• _PROBLEM_:
Leave the images out and write out each entry exactly as shown.

• _MATERIALS PROVIDED_:
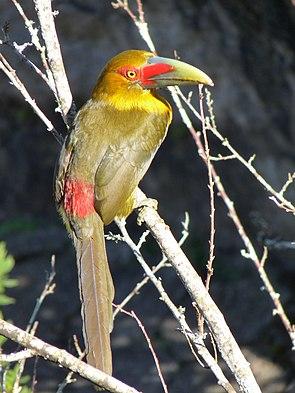 Goldtukan (Pteroglossus bailloni)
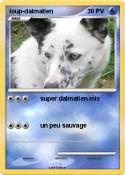 loup-dalmatien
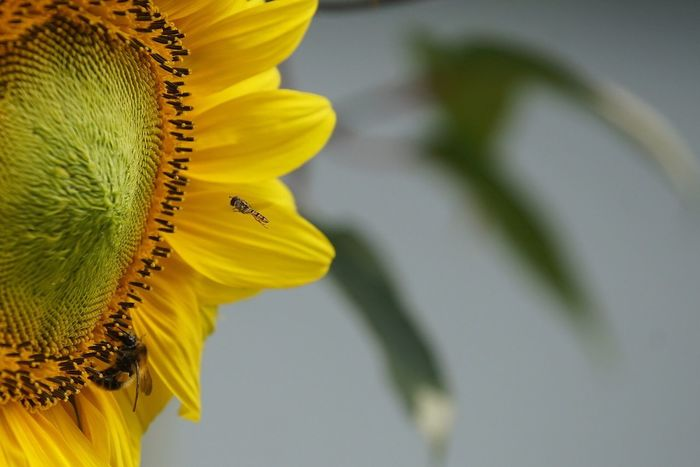 Sunflower Sunflowers Flowers Yellow Flower Insect Schwebefliege Eye4photography  Open Edit EyeEm Best Shots Tadaa Community AMPt_community Garden Photography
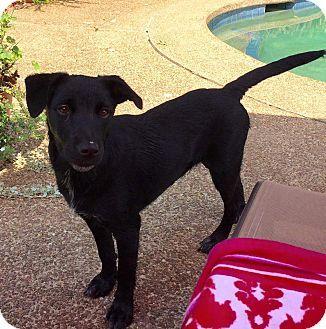 Octavia   Nashville, TN - Labrador Retriever/Golden Retriever Mix. Meet #Octavia a puppy for adoption. #BluesCityAnimalRescue http://www.adoptapet.com/pet/17013598-nashville-tennessee-labrador-retriever-mix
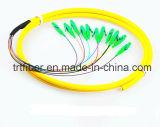 12 Core G652D Singlemode Fiber Pigtail LC/APC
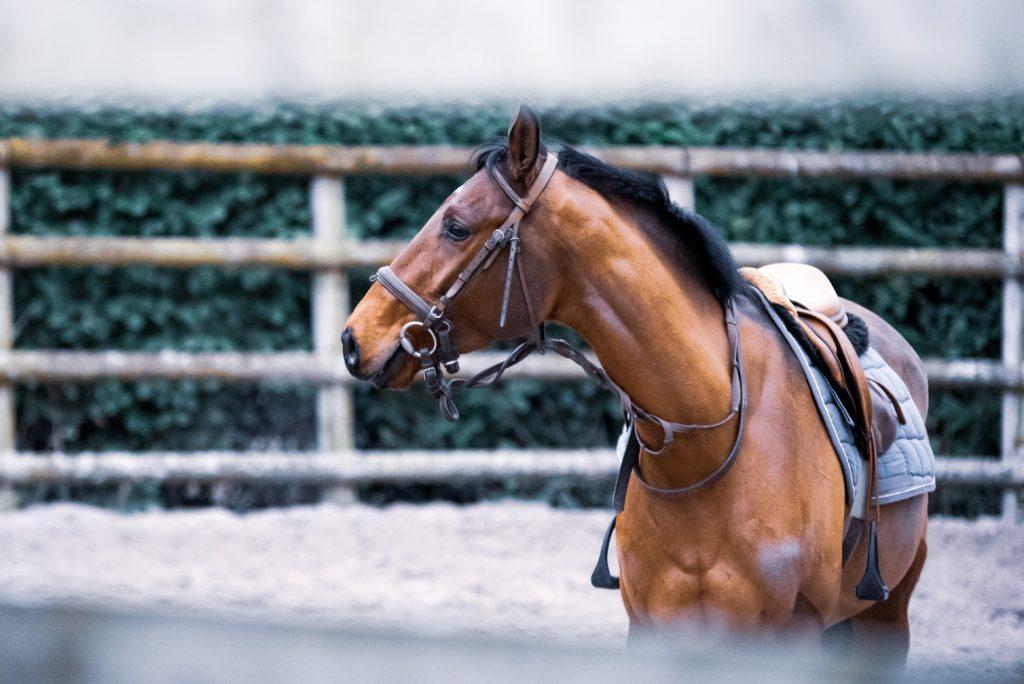 乗馬用の馬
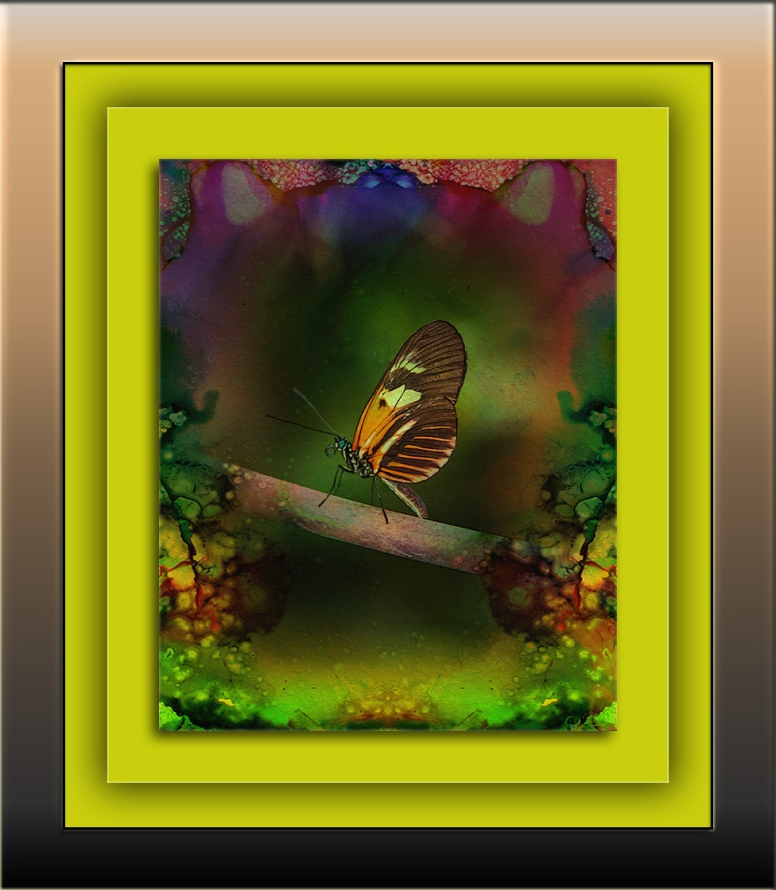 butterfly-1-of-1-9-art-3-blog
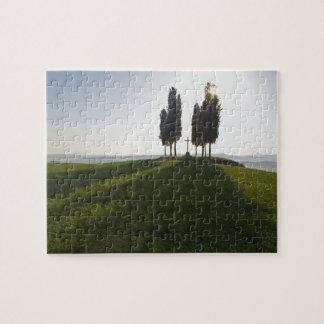 Italy, Tuscany, Cypress Trees in Tuscany with Jigsaw Puzzle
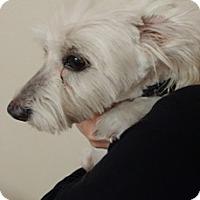 Adopt A Pet :: LITTLE DUDE - Dallas, TX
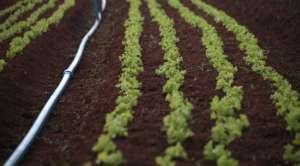 Produtores de orgânicos devem seguir recomendações para ter certificação de qualidade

• _YOUR RESPONSE_:
 Goldtukan (Pteroglossus bailloni)
 loup-dalmatien
 Sunflower Sunflowers Flowers Yellow Flower Insect Schwebefliege Eye4photography  Open Edit EyeEm Best Shots Tadaa Community AMPt_community Garden Photography
 Octavia   Nashville, TN - Labrador Retriever/Golden Retriever Mix. Meet #Octavia a puppy for adoption. #BluesCityAnimalRescue http://www.adoptapet.com/pet/17013598-nashville-tennessee-labrador-retriever-mix
 12 Core G652D Singlemode Fiber Pigtail LC/APC
 乗馬用の馬
 butterfly-1-of-1-9-art-3-blog
 Italy, Tuscany, Cypress Trees in Tuscany with Jigsaw Puzzle
 Adopt A Pet :: LITTLE DUDE - Dallas, TX
 Produtores de orgânicos devem seguir recomendações para ter certificação de qualidade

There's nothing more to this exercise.